CEO Matt Cox still pointed to some successes for Matson. Cox cited "continued levels of exceptional demand for our premium expedited China service, yield improvements in Hawaii and Guam, further improvements at [terminal joint venture] SSAT, and for the first time, operating results from our Alaska acquisition."
Will Matson see the northern lights?Cox also thinks that the integration of Horizon Lines is going well, saying that the work is "off to a good start" and is proceeding on schedule. Matson believes that it will have to incur another $25 million in the second half of the year because of the acquisition, but it still thinks Horizon should be fully integrated within a couple of years.
More broadly, Matson sees several factors affecting its overall performance in the second half of the year. It believes that Hawaii trade growth will continue higher, while it should maintain its volume to China and improve its performance in its Guam trade.
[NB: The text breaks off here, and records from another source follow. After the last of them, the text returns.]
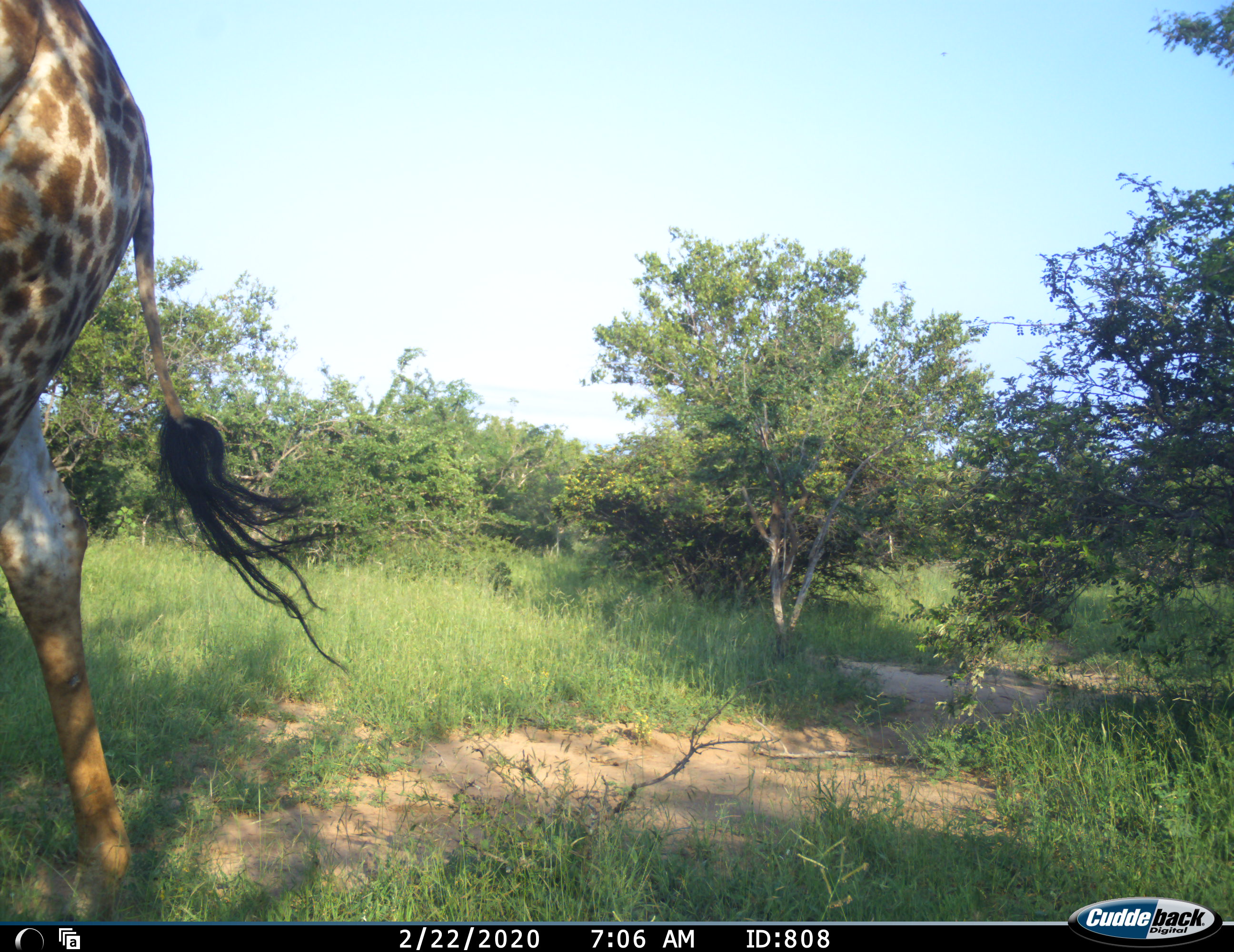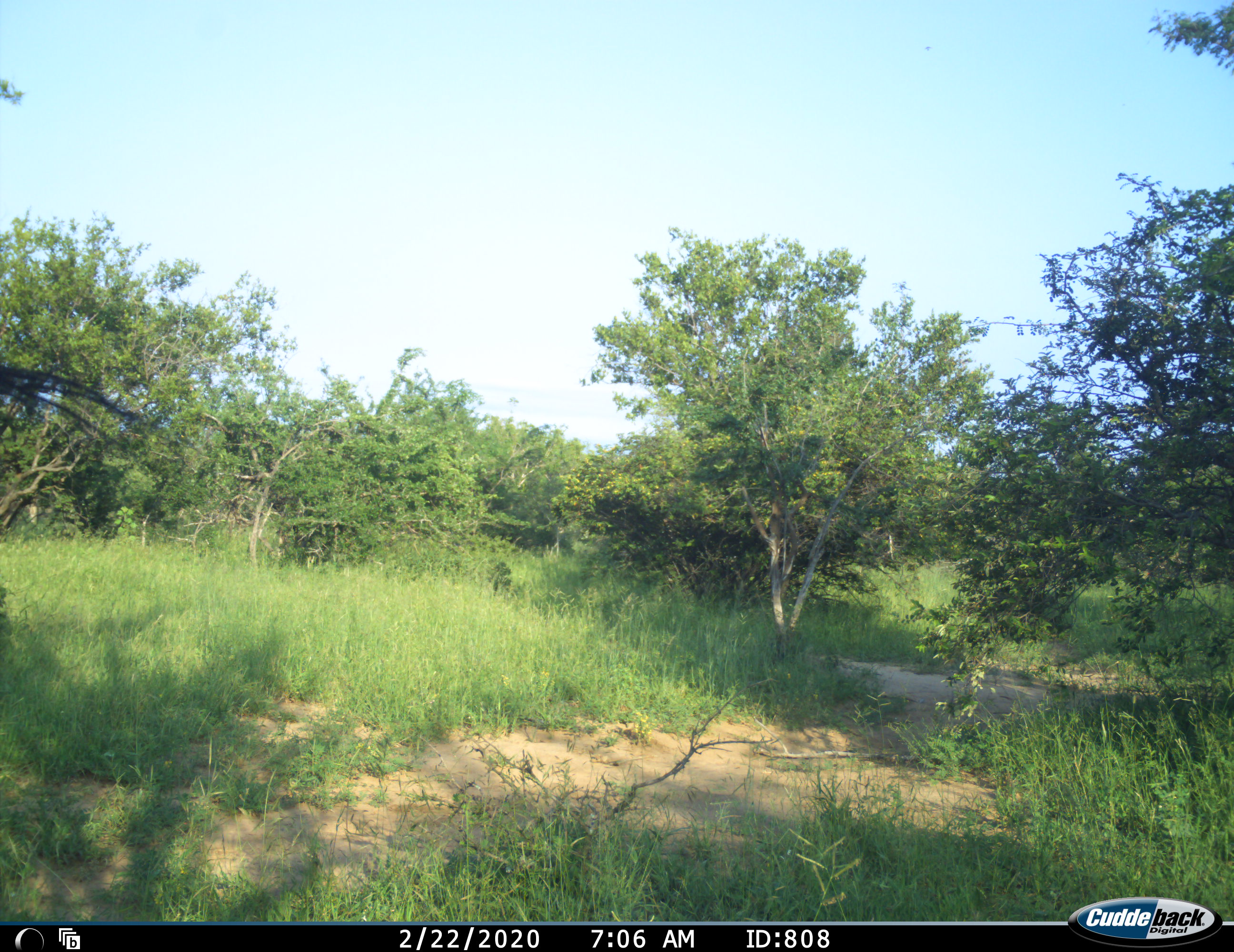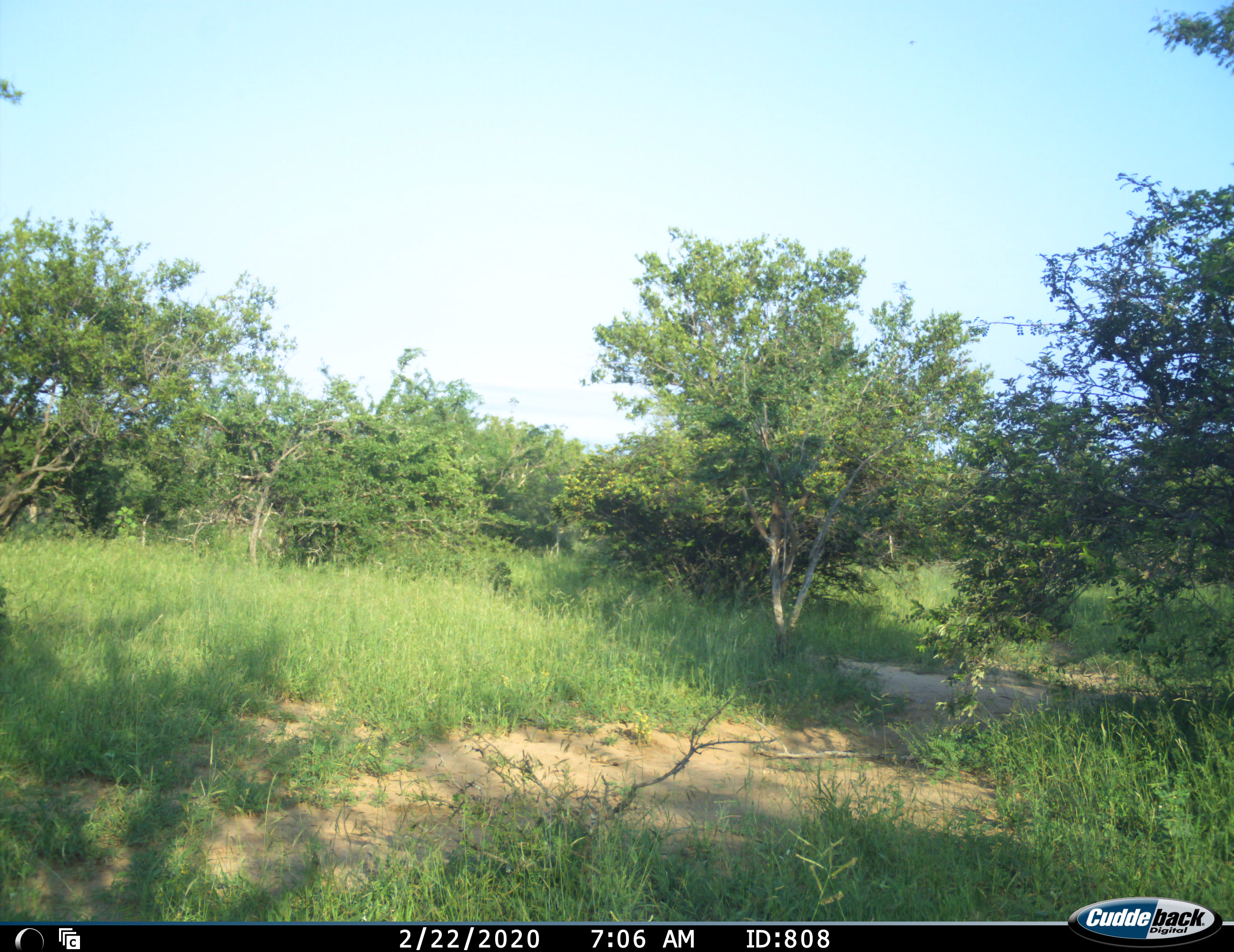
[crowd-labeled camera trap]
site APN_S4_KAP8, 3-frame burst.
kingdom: Animalia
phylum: Chordata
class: Mammalia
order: Artiodactyla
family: Giraffidae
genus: Giraffa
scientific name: Giraffa camelopardalis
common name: giraffe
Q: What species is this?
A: Giraffe (Giraffa camelopardalis).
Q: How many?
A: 1.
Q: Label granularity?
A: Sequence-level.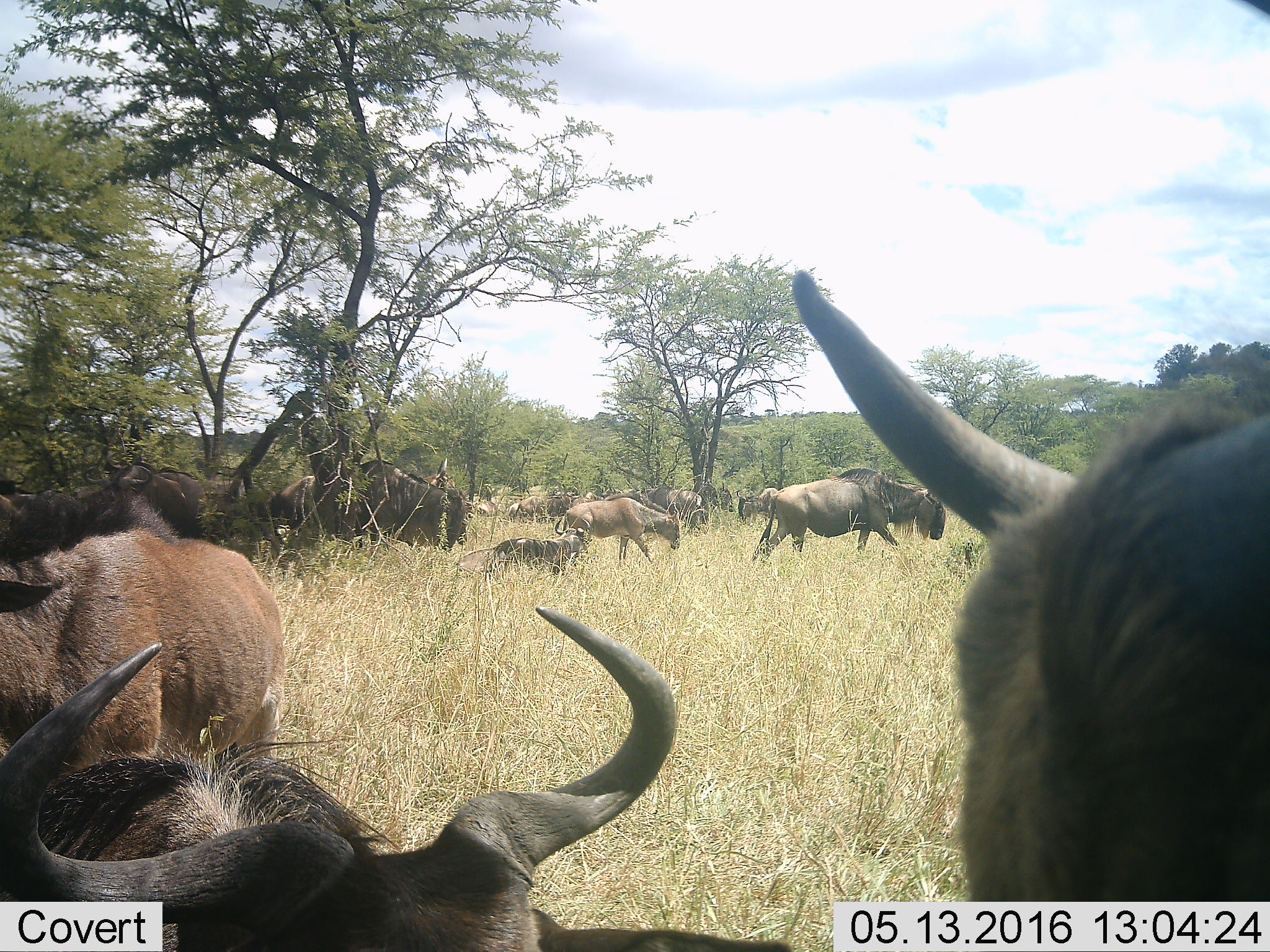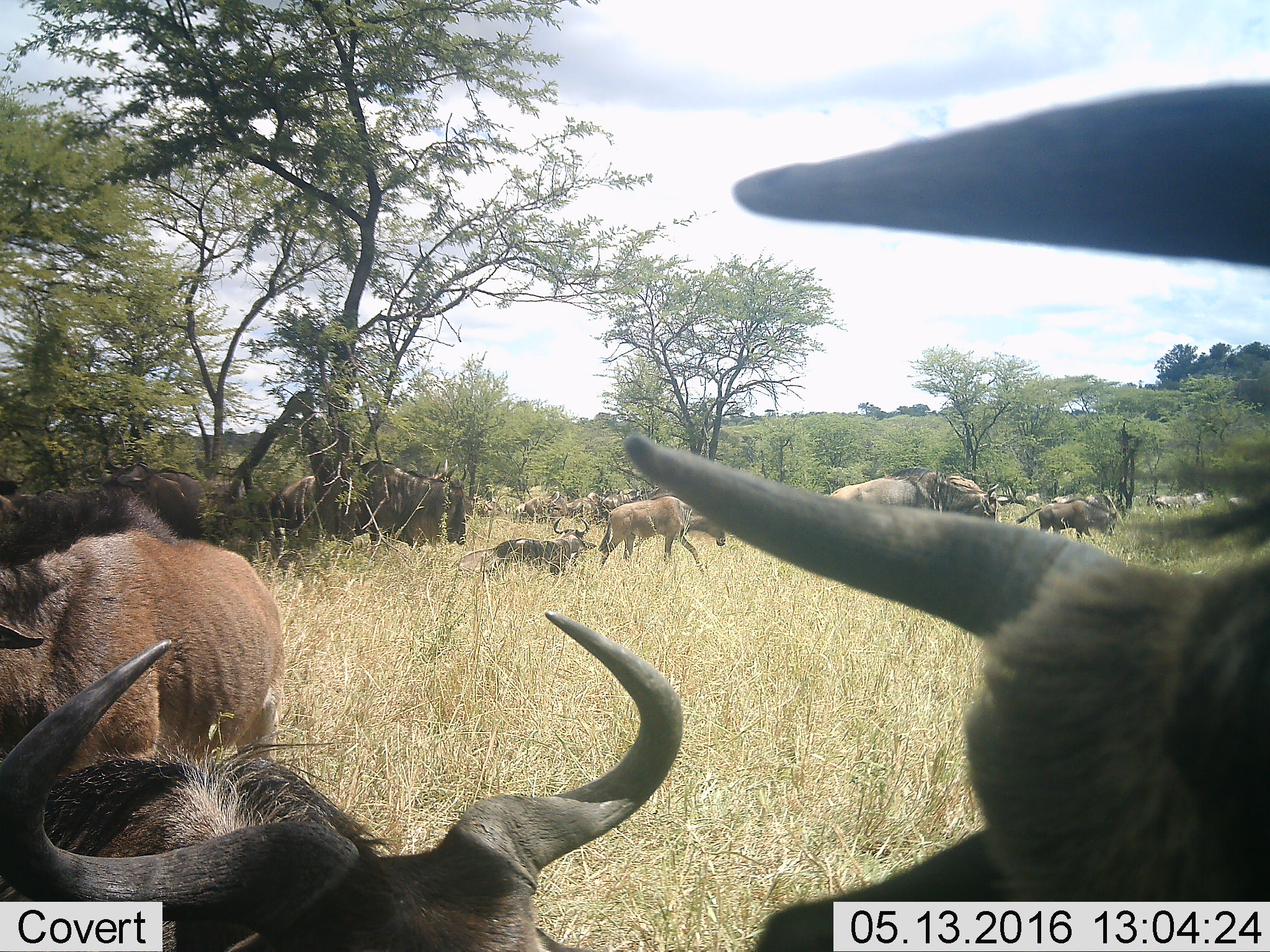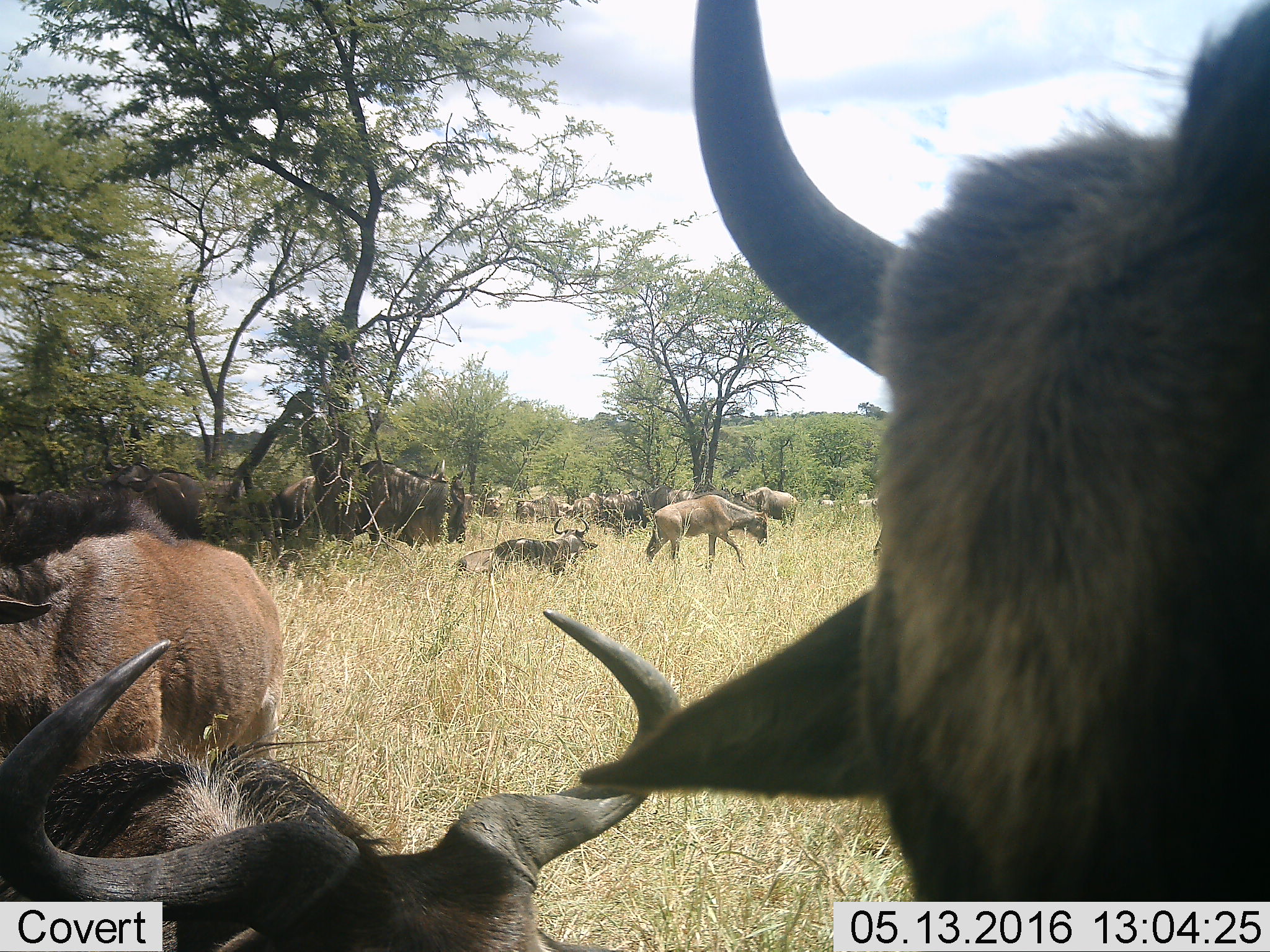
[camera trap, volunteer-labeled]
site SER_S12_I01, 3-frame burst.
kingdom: Animalia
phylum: Chordata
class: Mammalia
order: Artiodactyla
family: Bovidae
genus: Connochaetes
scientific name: Connochaetes taurinus taurinus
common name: blue wildebeest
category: wildebeestblue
Wildebeestblue (blue wildebeest) (Connochaetes taurinus taurinus), count 11-50. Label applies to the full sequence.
Matson thinks that it should be able to sustain the same level of shipping to Alaska that Horizon achieved in the second half of 2014. Best of all, the company said that for the Ocean Transportation segment, "operating income for the full year 2015 is now expected to be substantially higher than 2014" once you take out one-time charges.
Matson investors didn't react strongly in either direction to the shipping company's latest results, with shares unchanged in the first few hours of after-market trading following the announcement. Investors are looking forward to seeing how the Horizon acquisition affects Matson's overall results, but for now, the shipping specialist appears to be enjoying smooth sailing ahead.